I know, that is implicit possible to know, that an validation-error occured (if the BindingListener will not reach the end of the chain), but it will be more convenient for the BindingListener to be explicit informed, that an validation error occured.
Comment 8 Wolfgang Herr CLA 2006-01-25 06:25:49 EST
I played with the latest version of IBinding and IDatabindingContext and got a problem with the Binding-class.

I registered a IBindingListener on a IBinding, but no Listener on the DatabingContext himself. My Listener returned a error-String but this error is swallowed because of 

result = context.fireBindingEvent(event);

at Line 66 of the Binding class (method fireBindingEvent).
Comment 9 Dave Orme CLA 2006-01-25 16:51:02 EST
(In reply to comment #8)
> I played with the latest version of IBinding and IDatabindingContext and got a
> problem with the Binding-class.
> 
> I registered a IBindingListener on a IBinding, but no Listener on the
> DatabingContext himself. My Listener returned a error-String but this error is
> swallowed because of 
> 
> result = context.fireBindingEvent(event);
> 
> at Line 66 of the Binding class (method fireBindingEvent).
> 


Fixed > HEAD.

Thanks!  Nice catch.
Comment 10 Dave Orme CLA 2006-02-06 18:19:40 EST
*** Bug 118570 has been marked as a duplicate of this bug. ***
Comment 11 Nicolas Gouy CLA 2006-02-07 13:09:12 EST
(In reply to comment #7)
> The opportunity to listen for BindingEvents is very useful and gives us the
> chance to handle all the things i've described in bug #119791, so i think that
> my comment there is obsolete.
> 
> I have only one enhacement:
> Class ValueBinding:
> public void updateModelFromTarget() {
> //...
>   String validationError = doValidate(e.originalValue);
>   if (validationError != null) {
>     context.updatePartialValidationError(targetChangeListener,
> validationError);
>     // fire a binding Event, when an ValidationError occured
>     e.pipelinePosition = BindingEvent.PIPELINE_VALIDATION_FAILED;
>     fireBindingEvent(e);
>     // -----------------
>     return;
>   }
>   //...
> }
> 
> I know, that is implicit possible to know, that an validation-error occured (if
> the BindingListener will not reach the end of the chain), but it will be more
> convenient for the BindingListener to be explicit informed, that an validation
> error occured.
> 

Hello,
I also need to be explicitly informed of the validation error. I registered my own ValueBinding class, because I don't see how to implement the workaround you exposed ("the BindingListener will not reach the end of the chain"). My need is to show a Jface error decoration when validation error occurs.

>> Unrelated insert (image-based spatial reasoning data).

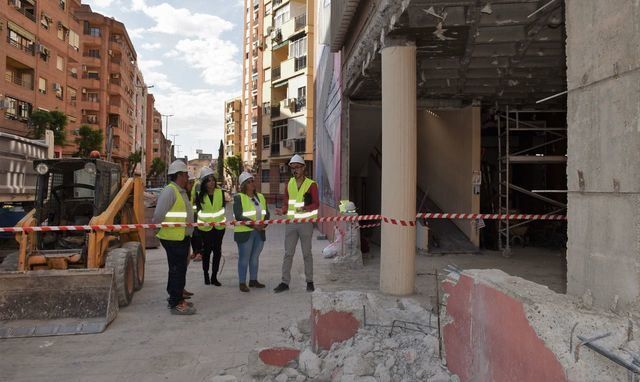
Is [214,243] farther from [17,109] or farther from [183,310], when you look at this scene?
[17,109]

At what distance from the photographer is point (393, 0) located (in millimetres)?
5805

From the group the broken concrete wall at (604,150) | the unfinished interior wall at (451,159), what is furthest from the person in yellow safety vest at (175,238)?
the unfinished interior wall at (451,159)

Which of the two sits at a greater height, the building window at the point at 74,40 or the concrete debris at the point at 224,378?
the building window at the point at 74,40

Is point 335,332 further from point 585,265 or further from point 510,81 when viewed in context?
point 510,81

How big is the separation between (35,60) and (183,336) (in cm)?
3096

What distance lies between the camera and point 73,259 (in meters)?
5.62

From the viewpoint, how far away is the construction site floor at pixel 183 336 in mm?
3961

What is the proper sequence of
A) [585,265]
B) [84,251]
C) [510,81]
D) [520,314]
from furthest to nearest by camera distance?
[510,81]
[84,251]
[585,265]
[520,314]

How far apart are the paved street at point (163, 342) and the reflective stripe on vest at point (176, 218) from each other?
986mm

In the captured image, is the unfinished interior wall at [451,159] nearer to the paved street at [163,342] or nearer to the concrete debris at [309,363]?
the paved street at [163,342]

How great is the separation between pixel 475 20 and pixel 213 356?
517cm

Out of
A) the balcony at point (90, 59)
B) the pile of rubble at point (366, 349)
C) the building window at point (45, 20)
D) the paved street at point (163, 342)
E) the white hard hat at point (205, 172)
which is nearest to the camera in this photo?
the pile of rubble at point (366, 349)

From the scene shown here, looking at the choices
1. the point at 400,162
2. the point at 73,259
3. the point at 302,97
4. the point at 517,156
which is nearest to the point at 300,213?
Result: the point at 400,162

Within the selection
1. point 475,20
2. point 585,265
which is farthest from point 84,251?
point 475,20
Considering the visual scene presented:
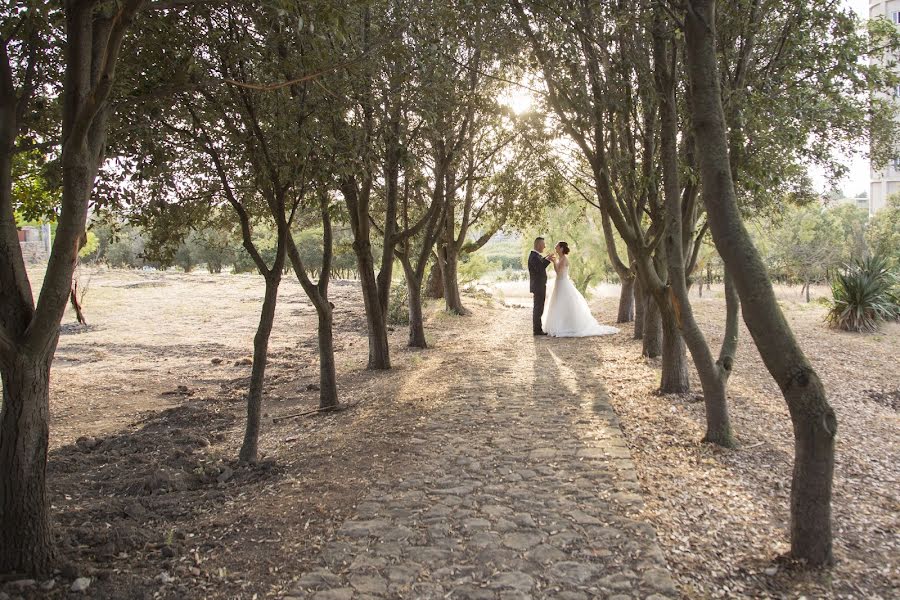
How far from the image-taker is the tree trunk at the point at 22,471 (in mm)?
3773

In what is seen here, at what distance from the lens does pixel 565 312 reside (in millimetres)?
15031

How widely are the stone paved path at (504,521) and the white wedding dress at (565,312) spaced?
7.13m

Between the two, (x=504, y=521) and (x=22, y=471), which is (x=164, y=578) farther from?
(x=504, y=521)

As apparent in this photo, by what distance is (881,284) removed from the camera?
17.1 metres

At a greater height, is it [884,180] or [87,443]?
[884,180]

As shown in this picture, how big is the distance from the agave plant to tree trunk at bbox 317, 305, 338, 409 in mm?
14135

Thanks for any suggestions (the validation_error event is a good concept I think)
Comment 12 Dave Orme CLA 2006-02-07 22:29:59 EST
This is partially handled by BindingEvent.PIPELINE_AFTER_BUSINESS_VALIDATE

Proposal: Add a new validator type and field to IBindSpec.  This new validator will operate on the converted value and will be called immediately before the BindingEvent.PIPELINE_AFTER_BUSINESS_VALIDATE is fired.
Comment 13 Dave Orme CLA 2006-02-08 00:01:15 EST
Committed to HEAD:

Added IDomainValidator that is now an optional IBindSpec member.  It is called just before the converter value is set back into the model object.  

BeanBindSupportFactory can optionally grab these out of your business model objects themselves.

Still have to add the validation event that several have requested...
Comment 14 Dave Orme CLA 2006-02-08 00:03:39 EST
Validation event will be tracked on bug 118323.  Closing as fixed.
Comment 15 Boris Bokowski CLA 2006-02-16 12:38:29 EST
Marking as VERIFIED without actually verifying individually since a complete refactoring of the data binding framework will be released soon.